In a lawsuit filed last month, the Pennsylvania Independent Petroleum Producers Association (PIPP) accused the DEP of ignoring Act 126 of 2014, which required the agency to adopt separate regulations for conventional and unconventional producers (see Shale DailyMarch 28). PIPP requested that the IRCC hearing be enjoined and asked a state judge to declare the regulations unlawful. The Commonwealth Court, however, denied the requests, writing in an opinion that the rules have not yet become law and don't warrant any action from the court (see Shale Daily, April 18).

While there are separate regulations in the package, both conventional and unconventional producers would be required to adhere to some of the same rules, such as closer regulatory scrutiny for wells near public resource protection zones like parks and schools.
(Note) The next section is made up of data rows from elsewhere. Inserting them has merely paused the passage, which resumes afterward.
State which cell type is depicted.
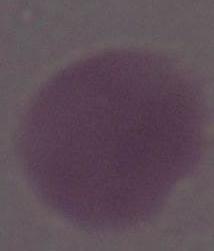

An erythrocyte.

modality: photomicrograph
magnification: 1000x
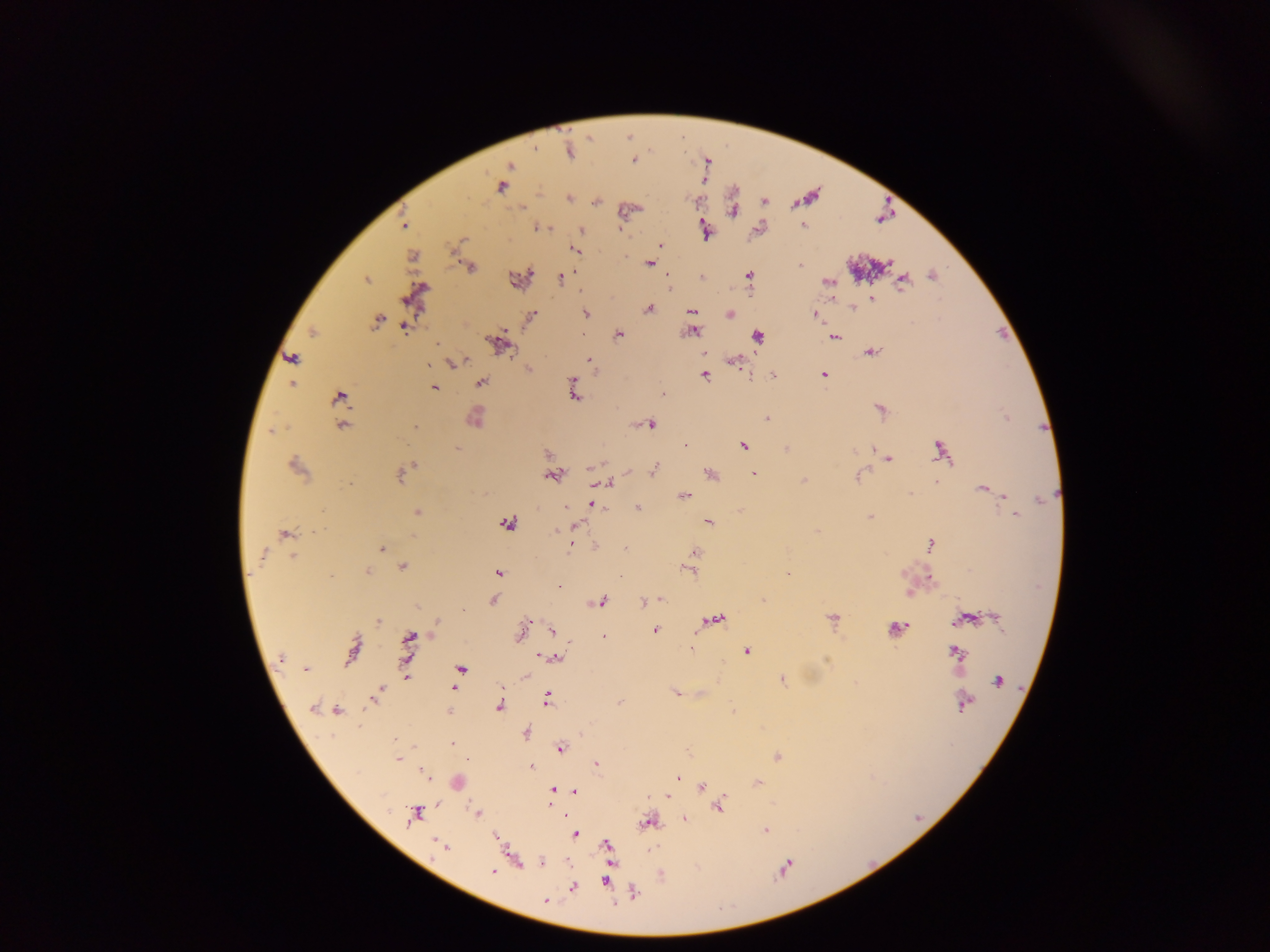
Plasmodium parasite locations = approximate centers as [x, y] in pixels: [569, 151], [634, 161], [510, 165], [501, 187], [569, 199], [764, 201], [596, 202], [523, 207], [732, 211], [803, 225], [403, 226], [541, 227], [581, 230], [660, 245], [574, 249], [411, 256], [650, 263], [799, 265], [471, 267], [749, 275], [932, 276], [668, 277], [701, 277], [366, 278], [561, 278], [903, 281], [829, 283], [415, 297], [871, 299], [853, 308], [649, 309], [692, 310], [585, 313], [730, 314], [815, 315], [531, 316], [377, 320], [405, 328], [313, 332], [693, 332], [582, 334], [619, 335], [758, 337], [835, 337], [498, 345], [704, 352], [872, 352], [292, 358], [589, 359], [733, 362], [454, 363], [529, 368], [823, 374], [772, 375], [705, 376], [292, 383], [481, 383], [574, 384], [434, 388], [575, 394], [663, 394], [340, 397], [881, 409], [475, 418], [768, 418], [651, 425], [342, 426], [415, 427], [684, 445], [743, 446], [457, 448], [941, 451], [547, 453], [888, 458], [296, 467], [411, 468], [654, 469], [402, 474], [710, 474], [754, 474], [552, 476], [859, 476], [805, 480], [936, 482], [607, 483], [982, 488], [910, 494], [684, 496], [1005, 496], [1040, 499], [593, 504], [566, 507], [637, 508], [417, 512], [1015, 515], [870, 517], [707, 522], [507, 523], [577, 525], [556, 531], [284, 533], [930, 544], [571, 546], [382, 548], [625, 548], [694, 553], [263, 556], [294, 556], [403, 567], [367, 572], [689, 572], [497, 573], [787, 573], [332, 576], [620, 577], [559, 586], [661, 599], [493, 601], [656, 601], [601, 602], [644, 603], [997, 617], [715, 619], [832, 619], [964, 619], [378, 621], [527, 621], [438, 623], [896, 628], [655, 630], [553, 631], [519, 636], [603, 637], [408, 641], [691, 648], [352, 650], [407, 651], [747, 651], [955, 653], [541, 657], [555, 657], [280, 658], [305, 668], [461, 668], [525, 676], [407, 677], [782, 680], [997, 681], [455, 688], [379, 693], [675, 693], [548, 699], [620, 702], [964, 704], [499, 706], [312, 707], [337, 711], [448, 712], [525, 732], [395, 739], [453, 744], [561, 748], [777, 757], [399, 759], [596, 763], [532, 767], [424, 774], [677, 778], [757, 783], [702, 786], [552, 791], [575, 791], [667, 796], [720, 806], [477, 813], [414, 814], [685, 818], [647, 822], [765, 830], [575, 834], [496, 837], [439, 844], [606, 845], [445, 846], [543, 863], [784, 868], [493, 872], [605, 881], [573, 887], [633, 892], [546, 901]
country = Ghana
image size = 1270×952 pixels
preparation = thick blood film
capture = mobile-phone photograph through a microscope
field of view = single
All operators would be required to conduct reviews of abandoned and active wells near their pads prior to drilling, among other things.

The Pennsylvania House and Senate energy committees have also voted against the regulations. They had urged the IRCC not to approve them, questioning how they were written and calling some of the requirements costly and illegal.

But commissioners said they believed the regulations were crafted transparently, adding that the overhaul was needed given the rapid changes in the state's oil and gas industry with the rise of the Marcellus and Utica shales.